Key Experimental Results¶

Main Results¶

The model is evaluated on SurgBench (6 public benchmarks + 6 multi-center external validation datasets), covering five task categories: instrument localization, triplet recognition, phase recognition, action recognition, and CVS assessment.

Model	Arena Score (Public)	External Validation	Type
Surg-R1	64.9%	Best	Surgery-specific VLM
Gemini 3.0 Pro	46.1%	-	General Reasoning
GPT-5.1	37.9%	-	General Reasoning
Strongest surgical baseline	~49.7%	Surg-R1 is 15.2pp higher	Surgery-specific VLM

Ablation Study¶

Configuration	Arena Score	Description
Full Surg-R1 (4-stage)	64.9%	Complete four-stage training
SFT only (Stage 1)	~55%	Supervised fine-tuning only, limited reasoning chain quality
SFT + GRPO (Stage 2)	~60%	Significant improvement after adding policy optimization
w/o Hierarchical Reasoning	~52%	Direct answer prediction without reasoning chain
w/o Self-Iteration	~60%	Missing self-improvement loop

Key Findings¶

The GRPO stage contributes the most, elevating reasoning quality from mimetic SFT to autonomous, exploratory reasoning.
The hierarchical reasoning structure not only improves interpretability but also brings a significant boost in accuracy (approximately +12pp compared to direct answers).
External validation proves generalization capability: the model maintains leadership across 5 institutions and varying surgical video acquisition conditions.
General reasoning models (GPT-5.1, Gemini 3.0 Pro) perform far below specialized models in surgical scenarios, indicating that domain knowledge is irreplaceable.

Highlights & Insights¶

The combination of hierarchical reasoning and GRPO is highly ingenious: The hierarchical structure provides clear intermediate states for the reasoning chain, allowing GRPO to offer more fine-grained reward signals based on these intermediate states, forming a positive coupling.
The construction of the 320K surgical CoT dataset is a foundational contribution: In domain-specific VLMs, dataset construction is often more critical than the model architecture. This dataset can serve as a fundamental resource for subsequent surgical reasoning research.
The concept of iterative self-improvement is highly transferable: Using correct reasoning chains generated by the current model as a "bootstrapping" strategy to augment new training data is applicable to any domain where reasoning chain quality can be evaluated.

Limitations & Future Work¶

Currently, the model only processes single-frame static images and does not utilize the temporal information of surgical videos; phase transitions and action recognition in real surgeries require temporal reasoning.

______________________________

**The task**
Using the Surg-R1 results text, answer these:
(a) How many task categories does SurgBench cover?
(b) What Arena Score does the "SFT only (Stage 1)" configuration reach?
(c) What kind of input does the model currently process?

**Records shown**
______________________________

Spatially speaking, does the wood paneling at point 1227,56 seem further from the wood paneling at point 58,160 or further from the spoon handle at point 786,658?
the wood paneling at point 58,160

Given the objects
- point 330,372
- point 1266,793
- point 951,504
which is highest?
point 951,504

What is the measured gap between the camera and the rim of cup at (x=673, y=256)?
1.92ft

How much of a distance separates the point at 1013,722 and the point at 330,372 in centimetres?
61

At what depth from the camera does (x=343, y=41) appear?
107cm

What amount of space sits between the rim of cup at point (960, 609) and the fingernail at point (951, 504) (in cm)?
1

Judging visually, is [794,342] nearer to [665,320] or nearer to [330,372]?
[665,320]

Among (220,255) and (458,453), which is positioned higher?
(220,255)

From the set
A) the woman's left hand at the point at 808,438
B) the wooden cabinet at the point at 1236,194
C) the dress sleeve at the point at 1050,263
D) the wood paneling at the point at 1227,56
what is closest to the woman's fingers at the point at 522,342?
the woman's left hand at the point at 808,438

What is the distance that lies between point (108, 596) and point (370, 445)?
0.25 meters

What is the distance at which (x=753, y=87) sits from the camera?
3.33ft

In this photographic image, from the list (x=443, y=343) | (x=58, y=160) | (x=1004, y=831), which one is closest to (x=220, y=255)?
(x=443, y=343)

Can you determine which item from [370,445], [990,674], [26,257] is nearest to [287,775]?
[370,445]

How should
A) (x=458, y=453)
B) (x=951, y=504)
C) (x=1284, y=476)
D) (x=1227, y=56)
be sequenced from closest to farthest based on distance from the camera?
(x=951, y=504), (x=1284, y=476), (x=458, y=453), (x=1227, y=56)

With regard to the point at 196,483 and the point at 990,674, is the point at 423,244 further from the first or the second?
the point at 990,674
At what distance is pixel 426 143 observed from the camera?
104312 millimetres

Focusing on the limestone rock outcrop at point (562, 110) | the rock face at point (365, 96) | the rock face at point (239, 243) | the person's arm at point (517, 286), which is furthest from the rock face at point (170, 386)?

______________________________

**The completed task**
(a) Five.
(b) About 55%.
(c) Single-frame static images.